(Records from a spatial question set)
====

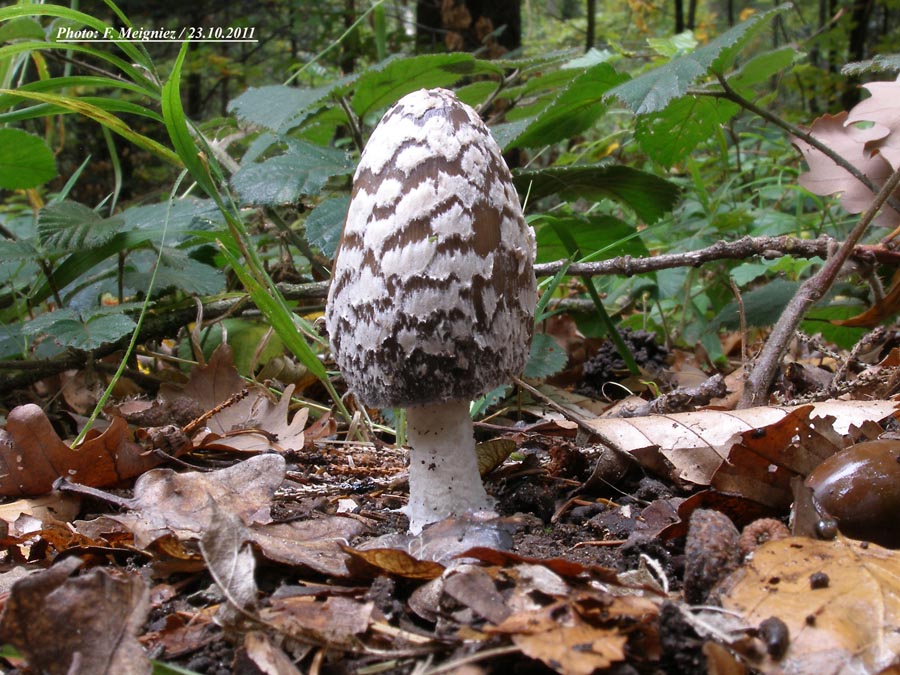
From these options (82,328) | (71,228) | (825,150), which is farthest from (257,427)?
(825,150)

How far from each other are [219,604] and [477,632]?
0.56 m

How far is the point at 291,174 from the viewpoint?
291cm

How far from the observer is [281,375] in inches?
136

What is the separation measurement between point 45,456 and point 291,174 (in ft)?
4.46

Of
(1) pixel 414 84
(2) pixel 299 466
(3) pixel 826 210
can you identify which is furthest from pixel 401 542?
(3) pixel 826 210

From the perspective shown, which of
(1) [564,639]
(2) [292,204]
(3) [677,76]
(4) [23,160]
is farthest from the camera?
(2) [292,204]

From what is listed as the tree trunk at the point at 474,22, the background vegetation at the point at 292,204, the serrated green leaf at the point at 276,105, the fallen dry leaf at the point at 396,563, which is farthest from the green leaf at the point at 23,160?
the tree trunk at the point at 474,22

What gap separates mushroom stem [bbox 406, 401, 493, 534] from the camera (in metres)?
2.05

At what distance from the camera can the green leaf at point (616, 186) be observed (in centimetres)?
334

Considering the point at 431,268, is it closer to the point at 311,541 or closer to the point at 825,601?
the point at 311,541

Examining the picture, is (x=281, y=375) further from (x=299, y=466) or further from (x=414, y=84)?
A: (x=414, y=84)

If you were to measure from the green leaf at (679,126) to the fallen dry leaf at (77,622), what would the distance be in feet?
9.44

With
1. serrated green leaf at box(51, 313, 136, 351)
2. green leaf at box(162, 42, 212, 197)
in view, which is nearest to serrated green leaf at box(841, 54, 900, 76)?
green leaf at box(162, 42, 212, 197)

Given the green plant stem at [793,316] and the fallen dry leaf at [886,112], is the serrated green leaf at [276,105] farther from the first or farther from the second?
the fallen dry leaf at [886,112]
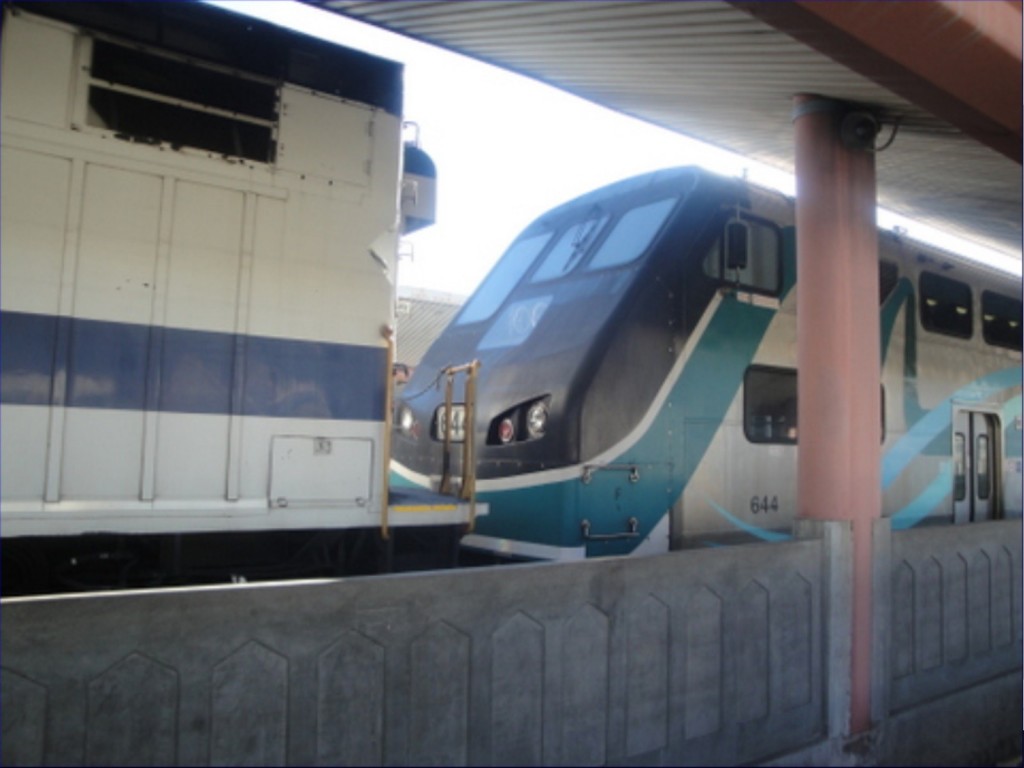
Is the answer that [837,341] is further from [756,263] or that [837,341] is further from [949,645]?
[949,645]

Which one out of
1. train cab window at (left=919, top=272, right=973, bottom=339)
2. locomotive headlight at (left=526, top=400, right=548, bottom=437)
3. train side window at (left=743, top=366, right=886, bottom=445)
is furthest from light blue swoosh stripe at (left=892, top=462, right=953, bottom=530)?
locomotive headlight at (left=526, top=400, right=548, bottom=437)

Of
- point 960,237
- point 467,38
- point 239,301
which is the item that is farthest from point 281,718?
point 960,237

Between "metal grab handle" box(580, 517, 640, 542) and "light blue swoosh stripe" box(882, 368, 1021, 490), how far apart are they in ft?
10.6

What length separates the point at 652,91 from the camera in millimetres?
6012

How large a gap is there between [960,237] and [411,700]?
404 inches

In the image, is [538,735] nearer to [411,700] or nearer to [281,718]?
[411,700]

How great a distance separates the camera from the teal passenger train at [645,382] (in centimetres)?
533

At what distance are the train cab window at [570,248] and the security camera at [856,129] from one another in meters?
1.94

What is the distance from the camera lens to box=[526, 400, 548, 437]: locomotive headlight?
5348mm

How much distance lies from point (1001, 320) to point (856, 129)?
211 inches

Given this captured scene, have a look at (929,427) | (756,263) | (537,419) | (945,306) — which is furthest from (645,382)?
(945,306)

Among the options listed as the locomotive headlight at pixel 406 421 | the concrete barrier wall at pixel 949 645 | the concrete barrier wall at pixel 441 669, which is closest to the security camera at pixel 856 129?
the concrete barrier wall at pixel 949 645

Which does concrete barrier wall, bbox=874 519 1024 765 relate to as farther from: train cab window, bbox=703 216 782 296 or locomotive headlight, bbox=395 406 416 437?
locomotive headlight, bbox=395 406 416 437

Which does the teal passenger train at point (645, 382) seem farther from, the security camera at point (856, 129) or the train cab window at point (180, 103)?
the train cab window at point (180, 103)
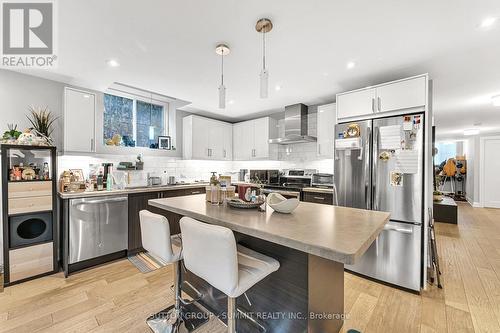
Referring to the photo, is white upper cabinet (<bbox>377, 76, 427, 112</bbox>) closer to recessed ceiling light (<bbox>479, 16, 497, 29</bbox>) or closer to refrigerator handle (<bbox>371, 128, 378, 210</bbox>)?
refrigerator handle (<bbox>371, 128, 378, 210</bbox>)

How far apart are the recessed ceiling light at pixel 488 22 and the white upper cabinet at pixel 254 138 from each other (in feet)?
10.3

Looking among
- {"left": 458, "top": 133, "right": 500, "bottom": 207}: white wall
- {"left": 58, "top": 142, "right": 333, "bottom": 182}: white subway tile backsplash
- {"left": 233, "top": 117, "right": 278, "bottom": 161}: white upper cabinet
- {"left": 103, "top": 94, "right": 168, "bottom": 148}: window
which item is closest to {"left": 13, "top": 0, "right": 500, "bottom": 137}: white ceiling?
{"left": 103, "top": 94, "right": 168, "bottom": 148}: window

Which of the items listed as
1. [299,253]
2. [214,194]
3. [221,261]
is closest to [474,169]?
[299,253]

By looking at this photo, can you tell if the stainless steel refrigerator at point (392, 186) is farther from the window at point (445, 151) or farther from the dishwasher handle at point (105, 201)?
the window at point (445, 151)

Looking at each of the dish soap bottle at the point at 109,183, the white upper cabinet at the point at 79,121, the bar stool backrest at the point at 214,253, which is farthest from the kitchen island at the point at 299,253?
the white upper cabinet at the point at 79,121

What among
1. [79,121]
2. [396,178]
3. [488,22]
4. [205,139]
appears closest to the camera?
[488,22]

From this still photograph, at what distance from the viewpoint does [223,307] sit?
73.7 inches

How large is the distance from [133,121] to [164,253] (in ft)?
10.4

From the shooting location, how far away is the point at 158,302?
215cm

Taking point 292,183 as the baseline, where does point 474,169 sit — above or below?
above

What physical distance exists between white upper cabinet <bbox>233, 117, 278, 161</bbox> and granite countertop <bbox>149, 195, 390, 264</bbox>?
287 centimetres

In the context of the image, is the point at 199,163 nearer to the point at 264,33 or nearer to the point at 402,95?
the point at 264,33

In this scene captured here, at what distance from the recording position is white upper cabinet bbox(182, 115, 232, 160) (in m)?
4.36

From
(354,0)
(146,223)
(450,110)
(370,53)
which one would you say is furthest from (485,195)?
(146,223)
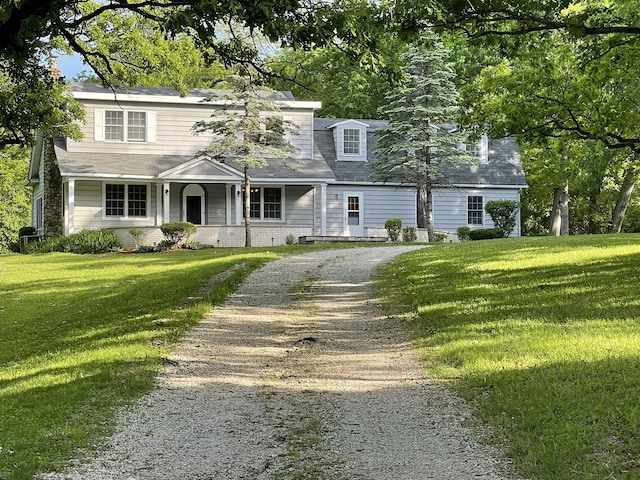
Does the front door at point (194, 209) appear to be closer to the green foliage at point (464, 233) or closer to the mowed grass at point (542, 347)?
the green foliage at point (464, 233)

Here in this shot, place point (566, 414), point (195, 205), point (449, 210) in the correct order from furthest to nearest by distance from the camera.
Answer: point (449, 210) → point (195, 205) → point (566, 414)

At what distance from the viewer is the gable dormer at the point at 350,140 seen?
3212 centimetres

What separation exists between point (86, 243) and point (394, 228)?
11.7 meters

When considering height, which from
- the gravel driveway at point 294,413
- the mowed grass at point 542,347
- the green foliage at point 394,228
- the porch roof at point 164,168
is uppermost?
the porch roof at point 164,168

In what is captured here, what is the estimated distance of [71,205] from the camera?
26141 mm

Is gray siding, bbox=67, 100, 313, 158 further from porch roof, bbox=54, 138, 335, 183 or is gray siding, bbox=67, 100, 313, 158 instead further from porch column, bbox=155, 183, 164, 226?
porch column, bbox=155, 183, 164, 226

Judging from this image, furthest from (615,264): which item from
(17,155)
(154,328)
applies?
(17,155)

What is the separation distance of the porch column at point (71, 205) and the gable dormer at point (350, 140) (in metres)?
11.5

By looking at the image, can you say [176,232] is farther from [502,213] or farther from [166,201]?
[502,213]

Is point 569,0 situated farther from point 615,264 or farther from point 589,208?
point 589,208

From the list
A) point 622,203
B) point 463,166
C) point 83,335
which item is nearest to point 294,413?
point 83,335

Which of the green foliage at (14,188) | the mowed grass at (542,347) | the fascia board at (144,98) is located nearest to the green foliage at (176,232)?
the fascia board at (144,98)

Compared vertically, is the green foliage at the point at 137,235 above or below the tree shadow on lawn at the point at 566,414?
above

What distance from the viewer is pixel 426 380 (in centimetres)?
771
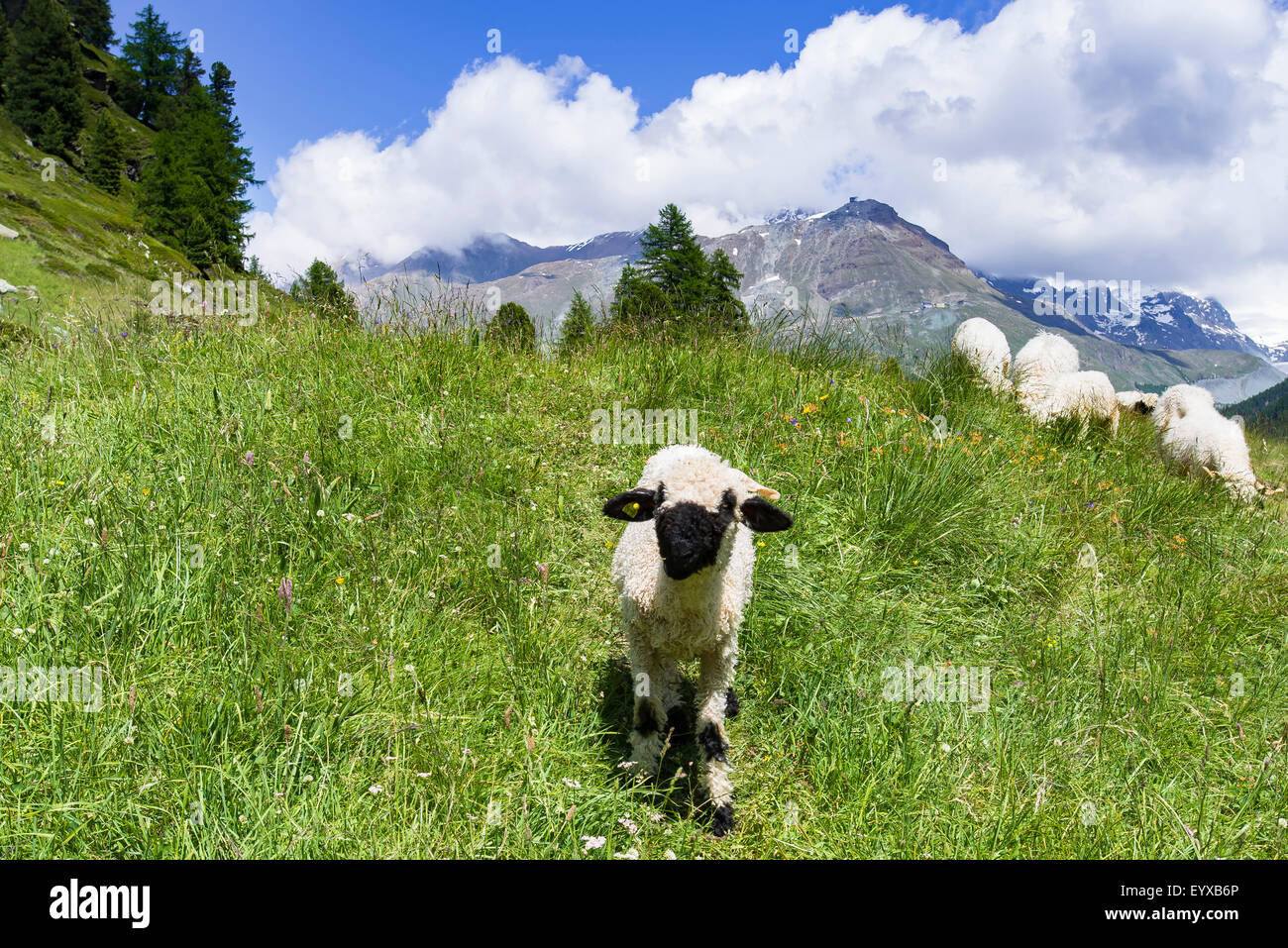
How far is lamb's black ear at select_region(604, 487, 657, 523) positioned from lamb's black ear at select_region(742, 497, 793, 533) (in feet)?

====

Objective:
Beginning at the line that contains "In what is captured", retype each line of the data above through the very last one. Do not retype the pictures.

Task response:
In what is captured here, what is the estimated distance of [71,205] from the camera?
26141 mm

Is gray siding, bbox=67, 100, 313, 158 further from porch roof, bbox=54, 138, 335, 183 or is gray siding, bbox=67, 100, 313, 158 instead further from porch column, bbox=155, 183, 164, 226?
porch column, bbox=155, 183, 164, 226

Judging from this image, furthest from (615,264): which item from
(17,155)
(154,328)
applies?
(17,155)

What is the separation distance of the porch column at point (71, 205) and the gable dormer at point (350, 140) (in metres)?
11.5

By looking at the image, can you say [176,232] is farther from [502,213] or farther from [166,201]?
[502,213]

Is point 569,0 situated farther from point 615,264 or farther from point 589,208?
point 589,208

From the list
A) point 622,203
B) point 463,166
C) point 83,335
which item is nearest to point 294,413?
point 83,335

Which of the green foliage at (14,188) | the mowed grass at (542,347) | the fascia board at (144,98) is located nearest to the green foliage at (176,232)?
the fascia board at (144,98)

Compared vertically, is the green foliage at the point at 137,235 above or below the tree shadow on lawn at the point at 566,414?
above

What distance from the viewer is pixel 426 380 (in centimetres)?
771
How far is lamb's black ear at select_region(604, 487, 657, 523) positioned from lamb's black ear at select_region(742, 497, 793, 533) (in feet)?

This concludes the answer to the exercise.